*DIRECTIVE A:* Condense the paragraph in the article on Philadelphia's child welfare system that begins "In a letter to the heads" into a short list, keeping its main facts.
*DIRECTIVE B:* Please reproduce the stretch from "In a letter to the" through "in the city." in the article on Philadelphia's child welfare system.

*SOURCE:*
---
Nine members of Philadelphia City Council on Tuesday called for sweeping reforms in oversight of the city's child welfare system, saying it had failed to protect scores of vulnerable children.

In a letter to the heads of two city agencies charged with helping children in need, the Council members said they were "horrified" and "sickened" by an Inquirer and Daily News investigation over the weekend detailing years of violence and abuse at Wordsworth, the only residential treatment center for troubled young people in the city.

"It is clear that for far too long, residential treatment facilities for children have operated without adequate oversight, public accountability, and transparency," said the letter, signed by Helen Gym, chair of the Council Committee on Children and Youth, and eight colleagues.

They called for the cancellation of Wordsworth's remaining $55 million in city contracts to provide foster care, education, and social services for Philadelphia children who have been abused or neglected or are at risk of delinquency.
---
*STORED RECORDS:*
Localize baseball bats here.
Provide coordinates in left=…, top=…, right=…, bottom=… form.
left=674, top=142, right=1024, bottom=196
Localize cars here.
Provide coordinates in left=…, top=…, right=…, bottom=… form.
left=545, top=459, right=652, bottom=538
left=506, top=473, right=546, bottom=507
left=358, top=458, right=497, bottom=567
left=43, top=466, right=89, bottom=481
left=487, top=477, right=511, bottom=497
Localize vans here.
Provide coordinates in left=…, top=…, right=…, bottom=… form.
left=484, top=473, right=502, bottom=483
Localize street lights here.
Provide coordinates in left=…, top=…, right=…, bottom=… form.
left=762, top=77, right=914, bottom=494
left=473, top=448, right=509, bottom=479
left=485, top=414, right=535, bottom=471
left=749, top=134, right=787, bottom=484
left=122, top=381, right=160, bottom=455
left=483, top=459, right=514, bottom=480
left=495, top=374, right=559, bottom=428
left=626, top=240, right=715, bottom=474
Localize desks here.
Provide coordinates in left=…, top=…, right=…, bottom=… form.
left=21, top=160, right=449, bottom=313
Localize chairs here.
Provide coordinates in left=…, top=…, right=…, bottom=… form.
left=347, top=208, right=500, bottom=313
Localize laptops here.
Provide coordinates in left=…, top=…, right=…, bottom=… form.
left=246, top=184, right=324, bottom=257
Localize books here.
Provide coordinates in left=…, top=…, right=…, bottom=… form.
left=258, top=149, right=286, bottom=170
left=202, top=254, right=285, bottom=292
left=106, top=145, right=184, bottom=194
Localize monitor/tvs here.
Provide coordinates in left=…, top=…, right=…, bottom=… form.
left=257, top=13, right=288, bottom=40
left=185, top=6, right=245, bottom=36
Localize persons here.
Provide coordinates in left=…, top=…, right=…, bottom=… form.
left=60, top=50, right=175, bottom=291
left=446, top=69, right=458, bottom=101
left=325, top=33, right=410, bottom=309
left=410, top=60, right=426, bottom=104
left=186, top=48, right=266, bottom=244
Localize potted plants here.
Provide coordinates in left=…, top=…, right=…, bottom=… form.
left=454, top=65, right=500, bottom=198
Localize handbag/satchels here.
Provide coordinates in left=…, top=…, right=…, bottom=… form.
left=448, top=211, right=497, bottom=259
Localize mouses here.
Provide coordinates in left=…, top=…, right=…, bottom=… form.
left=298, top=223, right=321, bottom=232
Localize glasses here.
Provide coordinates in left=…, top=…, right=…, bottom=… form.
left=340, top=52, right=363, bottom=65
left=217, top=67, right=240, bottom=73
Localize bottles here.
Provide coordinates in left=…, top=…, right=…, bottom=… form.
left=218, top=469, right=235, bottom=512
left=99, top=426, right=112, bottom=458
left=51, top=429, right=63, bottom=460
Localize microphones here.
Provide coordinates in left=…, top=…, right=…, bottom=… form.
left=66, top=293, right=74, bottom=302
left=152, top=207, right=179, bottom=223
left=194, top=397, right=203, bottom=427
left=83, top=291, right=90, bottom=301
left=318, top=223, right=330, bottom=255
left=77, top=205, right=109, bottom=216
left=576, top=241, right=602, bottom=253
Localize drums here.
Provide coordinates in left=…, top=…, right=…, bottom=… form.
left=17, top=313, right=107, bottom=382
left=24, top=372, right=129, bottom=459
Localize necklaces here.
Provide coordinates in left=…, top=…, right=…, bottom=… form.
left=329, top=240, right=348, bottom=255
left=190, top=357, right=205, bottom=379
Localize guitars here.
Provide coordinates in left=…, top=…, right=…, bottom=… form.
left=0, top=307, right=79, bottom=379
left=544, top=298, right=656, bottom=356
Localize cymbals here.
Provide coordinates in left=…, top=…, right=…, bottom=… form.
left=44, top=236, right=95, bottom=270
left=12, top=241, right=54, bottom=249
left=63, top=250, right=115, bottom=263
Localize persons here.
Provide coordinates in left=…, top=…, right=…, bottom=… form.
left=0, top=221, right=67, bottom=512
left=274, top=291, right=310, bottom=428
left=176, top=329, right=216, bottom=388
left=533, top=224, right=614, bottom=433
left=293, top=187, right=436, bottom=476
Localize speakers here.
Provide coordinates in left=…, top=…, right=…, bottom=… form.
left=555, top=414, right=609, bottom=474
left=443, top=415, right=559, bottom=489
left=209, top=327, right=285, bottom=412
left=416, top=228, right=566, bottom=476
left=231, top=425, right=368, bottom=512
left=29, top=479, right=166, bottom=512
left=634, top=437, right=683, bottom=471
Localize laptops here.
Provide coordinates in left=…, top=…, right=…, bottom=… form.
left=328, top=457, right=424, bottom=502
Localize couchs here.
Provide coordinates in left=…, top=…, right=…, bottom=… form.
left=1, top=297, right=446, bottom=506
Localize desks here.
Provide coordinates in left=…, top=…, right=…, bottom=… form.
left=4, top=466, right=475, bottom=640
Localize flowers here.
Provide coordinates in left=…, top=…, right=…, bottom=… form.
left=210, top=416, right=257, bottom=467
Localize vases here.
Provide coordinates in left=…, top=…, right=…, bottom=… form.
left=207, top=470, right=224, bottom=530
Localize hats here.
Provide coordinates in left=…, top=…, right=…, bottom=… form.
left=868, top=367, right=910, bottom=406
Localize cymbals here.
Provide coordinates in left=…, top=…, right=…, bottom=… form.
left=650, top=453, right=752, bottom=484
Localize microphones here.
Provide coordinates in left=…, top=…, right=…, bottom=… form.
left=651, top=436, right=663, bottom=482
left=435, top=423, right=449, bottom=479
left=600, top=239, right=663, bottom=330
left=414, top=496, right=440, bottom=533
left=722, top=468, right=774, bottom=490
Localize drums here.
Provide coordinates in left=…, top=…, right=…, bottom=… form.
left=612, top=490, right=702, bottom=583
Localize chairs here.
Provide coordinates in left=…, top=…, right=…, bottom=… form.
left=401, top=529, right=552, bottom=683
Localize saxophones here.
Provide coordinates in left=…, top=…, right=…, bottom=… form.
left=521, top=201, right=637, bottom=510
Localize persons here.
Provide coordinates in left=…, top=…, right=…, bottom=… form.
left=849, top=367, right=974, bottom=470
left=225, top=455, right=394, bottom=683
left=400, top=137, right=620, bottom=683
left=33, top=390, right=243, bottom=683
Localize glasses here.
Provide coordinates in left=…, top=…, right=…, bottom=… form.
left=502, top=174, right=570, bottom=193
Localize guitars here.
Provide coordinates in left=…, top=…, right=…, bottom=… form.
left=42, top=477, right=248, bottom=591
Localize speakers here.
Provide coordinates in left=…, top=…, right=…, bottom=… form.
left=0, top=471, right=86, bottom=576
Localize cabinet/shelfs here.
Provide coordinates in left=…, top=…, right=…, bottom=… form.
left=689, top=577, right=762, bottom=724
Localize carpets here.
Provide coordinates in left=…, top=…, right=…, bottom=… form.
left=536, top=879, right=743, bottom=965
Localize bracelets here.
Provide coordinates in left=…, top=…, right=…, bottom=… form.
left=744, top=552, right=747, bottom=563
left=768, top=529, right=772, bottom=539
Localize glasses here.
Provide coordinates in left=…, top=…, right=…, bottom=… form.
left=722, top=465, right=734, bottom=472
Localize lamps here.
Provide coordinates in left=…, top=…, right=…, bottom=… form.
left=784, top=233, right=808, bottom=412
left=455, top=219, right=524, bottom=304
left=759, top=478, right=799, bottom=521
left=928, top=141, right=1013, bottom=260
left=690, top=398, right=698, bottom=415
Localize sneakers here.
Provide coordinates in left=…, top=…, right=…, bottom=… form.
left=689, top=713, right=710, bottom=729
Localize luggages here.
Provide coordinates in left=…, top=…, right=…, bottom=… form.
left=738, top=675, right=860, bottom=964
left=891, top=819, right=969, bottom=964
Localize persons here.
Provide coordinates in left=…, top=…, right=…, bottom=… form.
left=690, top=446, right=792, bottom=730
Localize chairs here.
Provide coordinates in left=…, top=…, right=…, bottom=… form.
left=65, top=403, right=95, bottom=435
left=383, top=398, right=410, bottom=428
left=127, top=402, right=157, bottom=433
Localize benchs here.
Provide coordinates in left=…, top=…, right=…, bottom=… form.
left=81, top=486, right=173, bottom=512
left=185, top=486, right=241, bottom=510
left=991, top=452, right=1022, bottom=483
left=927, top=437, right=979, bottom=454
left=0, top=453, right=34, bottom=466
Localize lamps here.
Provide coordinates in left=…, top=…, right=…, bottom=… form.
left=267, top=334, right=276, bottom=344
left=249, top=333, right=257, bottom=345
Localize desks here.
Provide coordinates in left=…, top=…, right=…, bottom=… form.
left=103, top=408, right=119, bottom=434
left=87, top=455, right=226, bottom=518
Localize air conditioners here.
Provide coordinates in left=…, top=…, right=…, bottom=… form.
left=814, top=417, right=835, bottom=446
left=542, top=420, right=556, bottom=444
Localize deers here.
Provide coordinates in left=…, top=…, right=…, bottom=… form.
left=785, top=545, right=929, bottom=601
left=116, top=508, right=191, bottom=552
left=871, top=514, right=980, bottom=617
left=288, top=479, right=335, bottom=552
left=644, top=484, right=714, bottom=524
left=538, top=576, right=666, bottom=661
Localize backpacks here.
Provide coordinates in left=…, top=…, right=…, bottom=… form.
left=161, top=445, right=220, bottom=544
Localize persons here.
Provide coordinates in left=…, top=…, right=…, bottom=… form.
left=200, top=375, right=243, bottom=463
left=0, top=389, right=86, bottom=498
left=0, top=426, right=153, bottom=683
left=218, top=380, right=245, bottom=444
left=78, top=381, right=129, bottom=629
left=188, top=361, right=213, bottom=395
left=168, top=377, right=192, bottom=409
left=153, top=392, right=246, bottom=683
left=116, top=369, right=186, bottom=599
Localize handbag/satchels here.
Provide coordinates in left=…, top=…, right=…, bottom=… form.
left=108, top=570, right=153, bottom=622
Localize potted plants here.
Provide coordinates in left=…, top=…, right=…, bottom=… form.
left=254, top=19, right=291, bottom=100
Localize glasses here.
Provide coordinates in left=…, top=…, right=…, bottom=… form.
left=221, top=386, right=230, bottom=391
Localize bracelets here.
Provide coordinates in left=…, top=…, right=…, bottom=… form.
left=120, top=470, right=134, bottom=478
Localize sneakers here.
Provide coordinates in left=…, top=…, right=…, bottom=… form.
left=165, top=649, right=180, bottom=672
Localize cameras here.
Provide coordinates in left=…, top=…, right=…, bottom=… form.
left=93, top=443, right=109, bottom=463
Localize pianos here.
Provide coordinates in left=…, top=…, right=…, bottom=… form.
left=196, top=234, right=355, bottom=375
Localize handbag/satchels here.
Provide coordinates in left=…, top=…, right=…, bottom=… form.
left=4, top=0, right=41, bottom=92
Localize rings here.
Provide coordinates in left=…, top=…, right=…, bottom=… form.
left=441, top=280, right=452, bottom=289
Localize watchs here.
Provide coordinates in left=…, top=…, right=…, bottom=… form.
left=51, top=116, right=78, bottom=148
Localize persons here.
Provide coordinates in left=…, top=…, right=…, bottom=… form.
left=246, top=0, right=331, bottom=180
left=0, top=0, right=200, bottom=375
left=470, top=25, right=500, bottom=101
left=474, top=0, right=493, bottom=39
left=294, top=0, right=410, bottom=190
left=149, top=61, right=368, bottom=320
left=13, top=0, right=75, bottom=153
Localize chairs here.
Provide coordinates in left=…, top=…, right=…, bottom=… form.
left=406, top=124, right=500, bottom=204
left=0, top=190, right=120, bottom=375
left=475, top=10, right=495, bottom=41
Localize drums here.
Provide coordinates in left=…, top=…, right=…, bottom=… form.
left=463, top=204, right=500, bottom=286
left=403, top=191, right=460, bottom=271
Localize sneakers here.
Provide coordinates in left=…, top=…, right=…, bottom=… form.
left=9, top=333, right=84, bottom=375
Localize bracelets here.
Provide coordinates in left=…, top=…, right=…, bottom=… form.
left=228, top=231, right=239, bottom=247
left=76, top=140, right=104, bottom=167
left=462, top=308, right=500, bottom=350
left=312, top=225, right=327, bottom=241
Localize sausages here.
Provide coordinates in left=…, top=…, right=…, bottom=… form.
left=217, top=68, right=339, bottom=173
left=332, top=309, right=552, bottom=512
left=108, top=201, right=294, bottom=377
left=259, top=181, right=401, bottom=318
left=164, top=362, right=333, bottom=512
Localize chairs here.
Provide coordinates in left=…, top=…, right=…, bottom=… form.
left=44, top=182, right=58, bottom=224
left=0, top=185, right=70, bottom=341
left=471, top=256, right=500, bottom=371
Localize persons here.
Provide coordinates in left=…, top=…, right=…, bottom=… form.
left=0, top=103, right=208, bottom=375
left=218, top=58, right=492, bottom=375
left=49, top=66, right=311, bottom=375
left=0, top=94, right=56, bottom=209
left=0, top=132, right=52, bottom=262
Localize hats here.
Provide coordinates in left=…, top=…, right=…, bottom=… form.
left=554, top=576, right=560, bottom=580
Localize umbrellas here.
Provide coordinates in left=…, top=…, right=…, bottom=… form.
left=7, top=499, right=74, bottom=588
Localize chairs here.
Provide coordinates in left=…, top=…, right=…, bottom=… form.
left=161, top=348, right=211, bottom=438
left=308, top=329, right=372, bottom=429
---
*FULL OUTPUT A:*
- Council members wrote to the heads of two city agencies that help children in need.
- They said they were "horrified" and "sickened."
- Their reaction was to a weekend Inquirer and Daily News investigation.
- The investigation detailed years of violence and abuse at Wordsworth, the city's only residential treatment center for troubled young people.

*FULL OUTPUT B:*
In a letter to the heads of two city agencies charged with helping children in need, the Council members said they were "horrified" and "sickened" by an Inquirer and Daily News investigation over the weekend detailing years of violence and abuse at Wordsworth, the only residential treatment center for troubled young people in the city.